▶ GIVEN INSTRUCTION:
Answer these questions using the text about cheap food below.
(a) During what age range was the writer continually broke?
(b) Where did the writer live during part of that time?
(c) What kind of jarred pasta sauce does the writer exclude from the list?

▶ TEXT PASSAGE:
Now see, the thing is, durimg the time I was 19-28, I was continually broke (getting rid of my ex, and his salary, actually made it all better, but that's another story).  During part of that time we were living on a mattress in a friend's dining room, and other deeply annoying places.  

Anyways, I've eaten so much cheap-ass food that my tolerance is really low.  I will never again be able to eat any of the following more than once or twice a year:

Box macaroni and cheese
Ramen
Cool-aid (generic)
Cheap-ass kielbasa
Those cheap rice or pasta mixes that come in a bag
Bologna
Jarred pasta sauce (except the kind you get at Central Market that runs like $5/jar, god I'm a snob)

So I started thinking of ways to make cheap food that doesnt look or taste cheap.

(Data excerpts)
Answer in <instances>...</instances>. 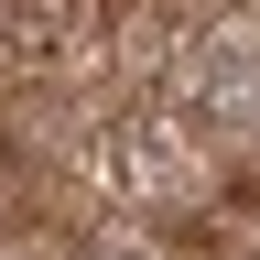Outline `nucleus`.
<instances>
[{
	"label": "nucleus",
	"instance_id": "1",
	"mask_svg": "<svg viewBox=\"0 0 260 260\" xmlns=\"http://www.w3.org/2000/svg\"><path fill=\"white\" fill-rule=\"evenodd\" d=\"M98 174H109L119 217H141V228H195V217L217 228L228 195H239V162H228L174 98H141V109H119L98 130Z\"/></svg>",
	"mask_w": 260,
	"mask_h": 260
},
{
	"label": "nucleus",
	"instance_id": "2",
	"mask_svg": "<svg viewBox=\"0 0 260 260\" xmlns=\"http://www.w3.org/2000/svg\"><path fill=\"white\" fill-rule=\"evenodd\" d=\"M162 98H174L228 162H260V22H239V11L184 22L174 54H162Z\"/></svg>",
	"mask_w": 260,
	"mask_h": 260
},
{
	"label": "nucleus",
	"instance_id": "3",
	"mask_svg": "<svg viewBox=\"0 0 260 260\" xmlns=\"http://www.w3.org/2000/svg\"><path fill=\"white\" fill-rule=\"evenodd\" d=\"M76 260H174V239L141 228V217H98L87 239H76Z\"/></svg>",
	"mask_w": 260,
	"mask_h": 260
},
{
	"label": "nucleus",
	"instance_id": "4",
	"mask_svg": "<svg viewBox=\"0 0 260 260\" xmlns=\"http://www.w3.org/2000/svg\"><path fill=\"white\" fill-rule=\"evenodd\" d=\"M217 249H228V260H260V195H228V217H217Z\"/></svg>",
	"mask_w": 260,
	"mask_h": 260
},
{
	"label": "nucleus",
	"instance_id": "5",
	"mask_svg": "<svg viewBox=\"0 0 260 260\" xmlns=\"http://www.w3.org/2000/svg\"><path fill=\"white\" fill-rule=\"evenodd\" d=\"M0 260H76V249L44 239V228H0Z\"/></svg>",
	"mask_w": 260,
	"mask_h": 260
}]
</instances>
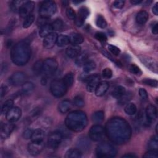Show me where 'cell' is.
Returning <instances> with one entry per match:
<instances>
[{
  "instance_id": "d6986e66",
  "label": "cell",
  "mask_w": 158,
  "mask_h": 158,
  "mask_svg": "<svg viewBox=\"0 0 158 158\" xmlns=\"http://www.w3.org/2000/svg\"><path fill=\"white\" fill-rule=\"evenodd\" d=\"M145 114L146 118L149 123L155 121L157 117V108L152 104L148 105L146 108Z\"/></svg>"
},
{
  "instance_id": "9f6ffc18",
  "label": "cell",
  "mask_w": 158,
  "mask_h": 158,
  "mask_svg": "<svg viewBox=\"0 0 158 158\" xmlns=\"http://www.w3.org/2000/svg\"><path fill=\"white\" fill-rule=\"evenodd\" d=\"M139 94L141 96V98L143 99H147L148 98V94L147 91H146V89H144V88H139Z\"/></svg>"
},
{
  "instance_id": "bcb514c9",
  "label": "cell",
  "mask_w": 158,
  "mask_h": 158,
  "mask_svg": "<svg viewBox=\"0 0 158 158\" xmlns=\"http://www.w3.org/2000/svg\"><path fill=\"white\" fill-rule=\"evenodd\" d=\"M143 83L146 85L150 86L151 87H154V88L157 87V85H158L157 81L156 80H153V79L146 78L144 80H143Z\"/></svg>"
},
{
  "instance_id": "d6a6232c",
  "label": "cell",
  "mask_w": 158,
  "mask_h": 158,
  "mask_svg": "<svg viewBox=\"0 0 158 158\" xmlns=\"http://www.w3.org/2000/svg\"><path fill=\"white\" fill-rule=\"evenodd\" d=\"M70 43L69 36L64 35H60L57 36L56 44L59 47H64Z\"/></svg>"
},
{
  "instance_id": "c3c4849f",
  "label": "cell",
  "mask_w": 158,
  "mask_h": 158,
  "mask_svg": "<svg viewBox=\"0 0 158 158\" xmlns=\"http://www.w3.org/2000/svg\"><path fill=\"white\" fill-rule=\"evenodd\" d=\"M108 49L114 56H118L120 53V49L118 48H117V46H114L112 44H109L108 46Z\"/></svg>"
},
{
  "instance_id": "ee69618b",
  "label": "cell",
  "mask_w": 158,
  "mask_h": 158,
  "mask_svg": "<svg viewBox=\"0 0 158 158\" xmlns=\"http://www.w3.org/2000/svg\"><path fill=\"white\" fill-rule=\"evenodd\" d=\"M73 104L77 107H81L85 105V101L83 97H81L80 95H78L73 98Z\"/></svg>"
},
{
  "instance_id": "f1b7e54d",
  "label": "cell",
  "mask_w": 158,
  "mask_h": 158,
  "mask_svg": "<svg viewBox=\"0 0 158 158\" xmlns=\"http://www.w3.org/2000/svg\"><path fill=\"white\" fill-rule=\"evenodd\" d=\"M88 60V54L86 52L80 54L75 59V64L77 66H83L84 64Z\"/></svg>"
},
{
  "instance_id": "003e7915",
  "label": "cell",
  "mask_w": 158,
  "mask_h": 158,
  "mask_svg": "<svg viewBox=\"0 0 158 158\" xmlns=\"http://www.w3.org/2000/svg\"><path fill=\"white\" fill-rule=\"evenodd\" d=\"M156 132L157 133V125H156Z\"/></svg>"
},
{
  "instance_id": "5b68a950",
  "label": "cell",
  "mask_w": 158,
  "mask_h": 158,
  "mask_svg": "<svg viewBox=\"0 0 158 158\" xmlns=\"http://www.w3.org/2000/svg\"><path fill=\"white\" fill-rule=\"evenodd\" d=\"M56 4L53 1H43L39 7V14L41 17L49 19L56 11Z\"/></svg>"
},
{
  "instance_id": "8992f818",
  "label": "cell",
  "mask_w": 158,
  "mask_h": 158,
  "mask_svg": "<svg viewBox=\"0 0 158 158\" xmlns=\"http://www.w3.org/2000/svg\"><path fill=\"white\" fill-rule=\"evenodd\" d=\"M67 88L62 80L56 79L51 81L50 85V90L53 96L57 98H60L65 94Z\"/></svg>"
},
{
  "instance_id": "44dd1931",
  "label": "cell",
  "mask_w": 158,
  "mask_h": 158,
  "mask_svg": "<svg viewBox=\"0 0 158 158\" xmlns=\"http://www.w3.org/2000/svg\"><path fill=\"white\" fill-rule=\"evenodd\" d=\"M81 47L79 45H71L66 49V54L70 58H76L81 53Z\"/></svg>"
},
{
  "instance_id": "8fae6325",
  "label": "cell",
  "mask_w": 158,
  "mask_h": 158,
  "mask_svg": "<svg viewBox=\"0 0 158 158\" xmlns=\"http://www.w3.org/2000/svg\"><path fill=\"white\" fill-rule=\"evenodd\" d=\"M27 79L25 73L22 72H16L11 75L9 78V83L14 86H18L22 85Z\"/></svg>"
},
{
  "instance_id": "f35d334b",
  "label": "cell",
  "mask_w": 158,
  "mask_h": 158,
  "mask_svg": "<svg viewBox=\"0 0 158 158\" xmlns=\"http://www.w3.org/2000/svg\"><path fill=\"white\" fill-rule=\"evenodd\" d=\"M148 147L149 150H156L157 151L158 149V139L157 136H154L148 142Z\"/></svg>"
},
{
  "instance_id": "9c48e42d",
  "label": "cell",
  "mask_w": 158,
  "mask_h": 158,
  "mask_svg": "<svg viewBox=\"0 0 158 158\" xmlns=\"http://www.w3.org/2000/svg\"><path fill=\"white\" fill-rule=\"evenodd\" d=\"M63 136L60 131H55L51 133L48 139V146L50 149H55L60 144Z\"/></svg>"
},
{
  "instance_id": "cb8c5ba5",
  "label": "cell",
  "mask_w": 158,
  "mask_h": 158,
  "mask_svg": "<svg viewBox=\"0 0 158 158\" xmlns=\"http://www.w3.org/2000/svg\"><path fill=\"white\" fill-rule=\"evenodd\" d=\"M69 41L73 45H78L84 41V38L81 35L78 33H72L69 36Z\"/></svg>"
},
{
  "instance_id": "30bf717a",
  "label": "cell",
  "mask_w": 158,
  "mask_h": 158,
  "mask_svg": "<svg viewBox=\"0 0 158 158\" xmlns=\"http://www.w3.org/2000/svg\"><path fill=\"white\" fill-rule=\"evenodd\" d=\"M100 76L98 74H93L84 78V81L86 85V90L89 92H93L98 84L100 82Z\"/></svg>"
},
{
  "instance_id": "1f68e13d",
  "label": "cell",
  "mask_w": 158,
  "mask_h": 158,
  "mask_svg": "<svg viewBox=\"0 0 158 158\" xmlns=\"http://www.w3.org/2000/svg\"><path fill=\"white\" fill-rule=\"evenodd\" d=\"M62 81H64V84L67 86V88H70L72 86L74 82V75L72 72L67 73L64 77Z\"/></svg>"
},
{
  "instance_id": "83f0119b",
  "label": "cell",
  "mask_w": 158,
  "mask_h": 158,
  "mask_svg": "<svg viewBox=\"0 0 158 158\" xmlns=\"http://www.w3.org/2000/svg\"><path fill=\"white\" fill-rule=\"evenodd\" d=\"M149 14L146 11L141 10L137 14L136 17V20L138 23L140 25L144 24L148 20Z\"/></svg>"
},
{
  "instance_id": "b9f144b4",
  "label": "cell",
  "mask_w": 158,
  "mask_h": 158,
  "mask_svg": "<svg viewBox=\"0 0 158 158\" xmlns=\"http://www.w3.org/2000/svg\"><path fill=\"white\" fill-rule=\"evenodd\" d=\"M96 24L97 27L101 28H104L107 27V22L104 17L101 14H98L97 15L96 19Z\"/></svg>"
},
{
  "instance_id": "f907efd6",
  "label": "cell",
  "mask_w": 158,
  "mask_h": 158,
  "mask_svg": "<svg viewBox=\"0 0 158 158\" xmlns=\"http://www.w3.org/2000/svg\"><path fill=\"white\" fill-rule=\"evenodd\" d=\"M66 15L67 17L70 20H75L76 18V14L73 9L71 7H68L66 10Z\"/></svg>"
},
{
  "instance_id": "6f0895ef",
  "label": "cell",
  "mask_w": 158,
  "mask_h": 158,
  "mask_svg": "<svg viewBox=\"0 0 158 158\" xmlns=\"http://www.w3.org/2000/svg\"><path fill=\"white\" fill-rule=\"evenodd\" d=\"M33 130H31V129H27L25 130V131L23 132V136L25 139H29V138H31V135H32V133H33Z\"/></svg>"
},
{
  "instance_id": "484cf974",
  "label": "cell",
  "mask_w": 158,
  "mask_h": 158,
  "mask_svg": "<svg viewBox=\"0 0 158 158\" xmlns=\"http://www.w3.org/2000/svg\"><path fill=\"white\" fill-rule=\"evenodd\" d=\"M52 27L51 24L47 23L45 24L41 27H40V31H39V35L41 37H46L49 34L51 33L52 31Z\"/></svg>"
},
{
  "instance_id": "6da1fadb",
  "label": "cell",
  "mask_w": 158,
  "mask_h": 158,
  "mask_svg": "<svg viewBox=\"0 0 158 158\" xmlns=\"http://www.w3.org/2000/svg\"><path fill=\"white\" fill-rule=\"evenodd\" d=\"M106 135L114 144L126 143L131 136V128L129 123L121 117H113L107 122Z\"/></svg>"
},
{
  "instance_id": "e575fe53",
  "label": "cell",
  "mask_w": 158,
  "mask_h": 158,
  "mask_svg": "<svg viewBox=\"0 0 158 158\" xmlns=\"http://www.w3.org/2000/svg\"><path fill=\"white\" fill-rule=\"evenodd\" d=\"M14 101L12 99H7L4 102L2 106L1 109V114H6L7 112L13 107Z\"/></svg>"
},
{
  "instance_id": "52a82bcc",
  "label": "cell",
  "mask_w": 158,
  "mask_h": 158,
  "mask_svg": "<svg viewBox=\"0 0 158 158\" xmlns=\"http://www.w3.org/2000/svg\"><path fill=\"white\" fill-rule=\"evenodd\" d=\"M106 135L105 128L100 125L92 126L89 131V137L94 141H100Z\"/></svg>"
},
{
  "instance_id": "4dcf8cb0",
  "label": "cell",
  "mask_w": 158,
  "mask_h": 158,
  "mask_svg": "<svg viewBox=\"0 0 158 158\" xmlns=\"http://www.w3.org/2000/svg\"><path fill=\"white\" fill-rule=\"evenodd\" d=\"M126 93L125 88L122 86H116L112 91V95L116 99L120 98Z\"/></svg>"
},
{
  "instance_id": "f546056e",
  "label": "cell",
  "mask_w": 158,
  "mask_h": 158,
  "mask_svg": "<svg viewBox=\"0 0 158 158\" xmlns=\"http://www.w3.org/2000/svg\"><path fill=\"white\" fill-rule=\"evenodd\" d=\"M77 146L80 150L86 151L89 149L90 142L86 138H82L78 139L77 142Z\"/></svg>"
},
{
  "instance_id": "11a10c76",
  "label": "cell",
  "mask_w": 158,
  "mask_h": 158,
  "mask_svg": "<svg viewBox=\"0 0 158 158\" xmlns=\"http://www.w3.org/2000/svg\"><path fill=\"white\" fill-rule=\"evenodd\" d=\"M47 23H49L48 22V19L42 17L39 18L38 20V22H37V24H38V26H40V27L45 25V24H47Z\"/></svg>"
},
{
  "instance_id": "d4e9b609",
  "label": "cell",
  "mask_w": 158,
  "mask_h": 158,
  "mask_svg": "<svg viewBox=\"0 0 158 158\" xmlns=\"http://www.w3.org/2000/svg\"><path fill=\"white\" fill-rule=\"evenodd\" d=\"M35 86L33 83L30 81H25L22 85V93L24 95H29L34 91Z\"/></svg>"
},
{
  "instance_id": "9a60e30c",
  "label": "cell",
  "mask_w": 158,
  "mask_h": 158,
  "mask_svg": "<svg viewBox=\"0 0 158 158\" xmlns=\"http://www.w3.org/2000/svg\"><path fill=\"white\" fill-rule=\"evenodd\" d=\"M22 110L18 107H13L6 114L7 120L10 123L17 122L21 117Z\"/></svg>"
},
{
  "instance_id": "f6af8a7d",
  "label": "cell",
  "mask_w": 158,
  "mask_h": 158,
  "mask_svg": "<svg viewBox=\"0 0 158 158\" xmlns=\"http://www.w3.org/2000/svg\"><path fill=\"white\" fill-rule=\"evenodd\" d=\"M24 2L23 1H13L11 3V9L14 11H19Z\"/></svg>"
},
{
  "instance_id": "91938a15",
  "label": "cell",
  "mask_w": 158,
  "mask_h": 158,
  "mask_svg": "<svg viewBox=\"0 0 158 158\" xmlns=\"http://www.w3.org/2000/svg\"><path fill=\"white\" fill-rule=\"evenodd\" d=\"M152 12L156 15H158V3H156L155 5L152 7Z\"/></svg>"
},
{
  "instance_id": "be15d7a7",
  "label": "cell",
  "mask_w": 158,
  "mask_h": 158,
  "mask_svg": "<svg viewBox=\"0 0 158 158\" xmlns=\"http://www.w3.org/2000/svg\"><path fill=\"white\" fill-rule=\"evenodd\" d=\"M143 1H140V0H131L130 1V2L133 4V5H136V4H140Z\"/></svg>"
},
{
  "instance_id": "db71d44e",
  "label": "cell",
  "mask_w": 158,
  "mask_h": 158,
  "mask_svg": "<svg viewBox=\"0 0 158 158\" xmlns=\"http://www.w3.org/2000/svg\"><path fill=\"white\" fill-rule=\"evenodd\" d=\"M124 4H125V1L123 0H117L114 1V6L118 9H122L124 6Z\"/></svg>"
},
{
  "instance_id": "603a6c76",
  "label": "cell",
  "mask_w": 158,
  "mask_h": 158,
  "mask_svg": "<svg viewBox=\"0 0 158 158\" xmlns=\"http://www.w3.org/2000/svg\"><path fill=\"white\" fill-rule=\"evenodd\" d=\"M44 138V132L41 129H36L33 131L31 140L32 141H36V142H41L43 141Z\"/></svg>"
},
{
  "instance_id": "277c9868",
  "label": "cell",
  "mask_w": 158,
  "mask_h": 158,
  "mask_svg": "<svg viewBox=\"0 0 158 158\" xmlns=\"http://www.w3.org/2000/svg\"><path fill=\"white\" fill-rule=\"evenodd\" d=\"M116 148L110 143L102 142L98 145L96 149V156L99 158L114 157L117 154Z\"/></svg>"
},
{
  "instance_id": "8d00e7d4",
  "label": "cell",
  "mask_w": 158,
  "mask_h": 158,
  "mask_svg": "<svg viewBox=\"0 0 158 158\" xmlns=\"http://www.w3.org/2000/svg\"><path fill=\"white\" fill-rule=\"evenodd\" d=\"M137 111L136 106L133 103H128L125 107V112L129 115H133L136 114Z\"/></svg>"
},
{
  "instance_id": "5bb4252c",
  "label": "cell",
  "mask_w": 158,
  "mask_h": 158,
  "mask_svg": "<svg viewBox=\"0 0 158 158\" xmlns=\"http://www.w3.org/2000/svg\"><path fill=\"white\" fill-rule=\"evenodd\" d=\"M140 60L142 63L151 71L157 73L158 70V64L156 60L148 56H141L139 57Z\"/></svg>"
},
{
  "instance_id": "7402d4cb",
  "label": "cell",
  "mask_w": 158,
  "mask_h": 158,
  "mask_svg": "<svg viewBox=\"0 0 158 158\" xmlns=\"http://www.w3.org/2000/svg\"><path fill=\"white\" fill-rule=\"evenodd\" d=\"M72 108V102L68 100L65 99L60 101L58 104V110L62 114L68 112Z\"/></svg>"
},
{
  "instance_id": "ffe728a7",
  "label": "cell",
  "mask_w": 158,
  "mask_h": 158,
  "mask_svg": "<svg viewBox=\"0 0 158 158\" xmlns=\"http://www.w3.org/2000/svg\"><path fill=\"white\" fill-rule=\"evenodd\" d=\"M109 87V84L107 81H100L96 89H95V94L97 96H102L104 94H105V93L107 92V91L108 90Z\"/></svg>"
},
{
  "instance_id": "03108f58",
  "label": "cell",
  "mask_w": 158,
  "mask_h": 158,
  "mask_svg": "<svg viewBox=\"0 0 158 158\" xmlns=\"http://www.w3.org/2000/svg\"><path fill=\"white\" fill-rule=\"evenodd\" d=\"M42 80H46V78H43ZM46 81H44V85H46Z\"/></svg>"
},
{
  "instance_id": "f5cc1de1",
  "label": "cell",
  "mask_w": 158,
  "mask_h": 158,
  "mask_svg": "<svg viewBox=\"0 0 158 158\" xmlns=\"http://www.w3.org/2000/svg\"><path fill=\"white\" fill-rule=\"evenodd\" d=\"M158 157L157 151L156 150H149L148 152H146L143 156V157H153L157 158Z\"/></svg>"
},
{
  "instance_id": "ac0fdd59",
  "label": "cell",
  "mask_w": 158,
  "mask_h": 158,
  "mask_svg": "<svg viewBox=\"0 0 158 158\" xmlns=\"http://www.w3.org/2000/svg\"><path fill=\"white\" fill-rule=\"evenodd\" d=\"M14 128H15V125L10 122L4 123L2 125H1V131H0L1 138L2 139L7 138L13 131Z\"/></svg>"
},
{
  "instance_id": "3957f363",
  "label": "cell",
  "mask_w": 158,
  "mask_h": 158,
  "mask_svg": "<svg viewBox=\"0 0 158 158\" xmlns=\"http://www.w3.org/2000/svg\"><path fill=\"white\" fill-rule=\"evenodd\" d=\"M65 123L70 130L79 132L83 130L86 127L88 118L85 112L81 110H75L67 115Z\"/></svg>"
},
{
  "instance_id": "681fc988",
  "label": "cell",
  "mask_w": 158,
  "mask_h": 158,
  "mask_svg": "<svg viewBox=\"0 0 158 158\" xmlns=\"http://www.w3.org/2000/svg\"><path fill=\"white\" fill-rule=\"evenodd\" d=\"M129 70L135 75H141L142 73L140 69L135 64H131L129 67Z\"/></svg>"
},
{
  "instance_id": "6125c7cd",
  "label": "cell",
  "mask_w": 158,
  "mask_h": 158,
  "mask_svg": "<svg viewBox=\"0 0 158 158\" xmlns=\"http://www.w3.org/2000/svg\"><path fill=\"white\" fill-rule=\"evenodd\" d=\"M122 157H126V158H134V157H136V156L131 154V153H129V154H125L122 156Z\"/></svg>"
},
{
  "instance_id": "4fadbf2b",
  "label": "cell",
  "mask_w": 158,
  "mask_h": 158,
  "mask_svg": "<svg viewBox=\"0 0 158 158\" xmlns=\"http://www.w3.org/2000/svg\"><path fill=\"white\" fill-rule=\"evenodd\" d=\"M89 14V10L87 7L83 6L80 8L75 18V24L77 27H81L84 23L85 20Z\"/></svg>"
},
{
  "instance_id": "d590c367",
  "label": "cell",
  "mask_w": 158,
  "mask_h": 158,
  "mask_svg": "<svg viewBox=\"0 0 158 158\" xmlns=\"http://www.w3.org/2000/svg\"><path fill=\"white\" fill-rule=\"evenodd\" d=\"M43 62L41 60L36 61L33 66V72L36 75H39L43 72Z\"/></svg>"
},
{
  "instance_id": "ab89813d",
  "label": "cell",
  "mask_w": 158,
  "mask_h": 158,
  "mask_svg": "<svg viewBox=\"0 0 158 158\" xmlns=\"http://www.w3.org/2000/svg\"><path fill=\"white\" fill-rule=\"evenodd\" d=\"M52 27V30H55V31H61L63 30L64 27V24L63 21L61 19H57L56 20H55L51 24Z\"/></svg>"
},
{
  "instance_id": "94428289",
  "label": "cell",
  "mask_w": 158,
  "mask_h": 158,
  "mask_svg": "<svg viewBox=\"0 0 158 158\" xmlns=\"http://www.w3.org/2000/svg\"><path fill=\"white\" fill-rule=\"evenodd\" d=\"M152 33L154 35H157L158 33V28H157V23H156L152 28Z\"/></svg>"
},
{
  "instance_id": "e7e4bbea",
  "label": "cell",
  "mask_w": 158,
  "mask_h": 158,
  "mask_svg": "<svg viewBox=\"0 0 158 158\" xmlns=\"http://www.w3.org/2000/svg\"><path fill=\"white\" fill-rule=\"evenodd\" d=\"M82 1H73V3H75V4H77V3H80V2H81Z\"/></svg>"
},
{
  "instance_id": "60d3db41",
  "label": "cell",
  "mask_w": 158,
  "mask_h": 158,
  "mask_svg": "<svg viewBox=\"0 0 158 158\" xmlns=\"http://www.w3.org/2000/svg\"><path fill=\"white\" fill-rule=\"evenodd\" d=\"M35 19V17L33 13L27 15L25 17V20L23 23V27L25 28H27L30 27L31 25V24L33 23Z\"/></svg>"
},
{
  "instance_id": "2e32d148",
  "label": "cell",
  "mask_w": 158,
  "mask_h": 158,
  "mask_svg": "<svg viewBox=\"0 0 158 158\" xmlns=\"http://www.w3.org/2000/svg\"><path fill=\"white\" fill-rule=\"evenodd\" d=\"M35 7V4L33 1H25L19 10V13L22 17H26L29 14H31Z\"/></svg>"
},
{
  "instance_id": "7c38bea8",
  "label": "cell",
  "mask_w": 158,
  "mask_h": 158,
  "mask_svg": "<svg viewBox=\"0 0 158 158\" xmlns=\"http://www.w3.org/2000/svg\"><path fill=\"white\" fill-rule=\"evenodd\" d=\"M44 148V141L36 142L31 141L28 144V151L29 153L32 156H36L39 154Z\"/></svg>"
},
{
  "instance_id": "816d5d0a",
  "label": "cell",
  "mask_w": 158,
  "mask_h": 158,
  "mask_svg": "<svg viewBox=\"0 0 158 158\" xmlns=\"http://www.w3.org/2000/svg\"><path fill=\"white\" fill-rule=\"evenodd\" d=\"M102 77L106 79L110 78L112 76V71L110 68H106L102 72Z\"/></svg>"
},
{
  "instance_id": "836d02e7",
  "label": "cell",
  "mask_w": 158,
  "mask_h": 158,
  "mask_svg": "<svg viewBox=\"0 0 158 158\" xmlns=\"http://www.w3.org/2000/svg\"><path fill=\"white\" fill-rule=\"evenodd\" d=\"M104 118V114L102 111H96L93 114L91 118L93 122L96 123H99L102 122Z\"/></svg>"
},
{
  "instance_id": "4316f807",
  "label": "cell",
  "mask_w": 158,
  "mask_h": 158,
  "mask_svg": "<svg viewBox=\"0 0 158 158\" xmlns=\"http://www.w3.org/2000/svg\"><path fill=\"white\" fill-rule=\"evenodd\" d=\"M82 156L81 151L79 149L71 148L69 149L65 154L67 158H80Z\"/></svg>"
},
{
  "instance_id": "74e56055",
  "label": "cell",
  "mask_w": 158,
  "mask_h": 158,
  "mask_svg": "<svg viewBox=\"0 0 158 158\" xmlns=\"http://www.w3.org/2000/svg\"><path fill=\"white\" fill-rule=\"evenodd\" d=\"M96 64L93 60H88L83 65V71L86 73H89L96 69Z\"/></svg>"
},
{
  "instance_id": "e0dca14e",
  "label": "cell",
  "mask_w": 158,
  "mask_h": 158,
  "mask_svg": "<svg viewBox=\"0 0 158 158\" xmlns=\"http://www.w3.org/2000/svg\"><path fill=\"white\" fill-rule=\"evenodd\" d=\"M57 36H58L56 33L52 32L51 33L44 37L43 41L44 48L46 49L52 48L56 44Z\"/></svg>"
},
{
  "instance_id": "680465c9",
  "label": "cell",
  "mask_w": 158,
  "mask_h": 158,
  "mask_svg": "<svg viewBox=\"0 0 158 158\" xmlns=\"http://www.w3.org/2000/svg\"><path fill=\"white\" fill-rule=\"evenodd\" d=\"M7 92V87L6 85H2L1 86V98H2Z\"/></svg>"
},
{
  "instance_id": "7bdbcfd3",
  "label": "cell",
  "mask_w": 158,
  "mask_h": 158,
  "mask_svg": "<svg viewBox=\"0 0 158 158\" xmlns=\"http://www.w3.org/2000/svg\"><path fill=\"white\" fill-rule=\"evenodd\" d=\"M132 98V94L131 93H125L120 98L118 99V104L123 105L127 104L128 101Z\"/></svg>"
},
{
  "instance_id": "ba28073f",
  "label": "cell",
  "mask_w": 158,
  "mask_h": 158,
  "mask_svg": "<svg viewBox=\"0 0 158 158\" xmlns=\"http://www.w3.org/2000/svg\"><path fill=\"white\" fill-rule=\"evenodd\" d=\"M57 67L58 63L56 60L53 58H48L43 62V72L45 77H50L56 72Z\"/></svg>"
},
{
  "instance_id": "7dc6e473",
  "label": "cell",
  "mask_w": 158,
  "mask_h": 158,
  "mask_svg": "<svg viewBox=\"0 0 158 158\" xmlns=\"http://www.w3.org/2000/svg\"><path fill=\"white\" fill-rule=\"evenodd\" d=\"M94 37L97 40H98L99 41H101V42L106 41L107 40L106 35L102 32L96 33L94 35Z\"/></svg>"
},
{
  "instance_id": "7a4b0ae2",
  "label": "cell",
  "mask_w": 158,
  "mask_h": 158,
  "mask_svg": "<svg viewBox=\"0 0 158 158\" xmlns=\"http://www.w3.org/2000/svg\"><path fill=\"white\" fill-rule=\"evenodd\" d=\"M31 54V48L28 43L23 40L19 42L12 48L10 57L14 64L19 66H22L29 61Z\"/></svg>"
}]
</instances>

▶ COMPLETED TASK:
(a) From 19 to 28.
(b) On a mattress in a friend's dining room.
(c) The kind from Central Market that costs around $5 a jar.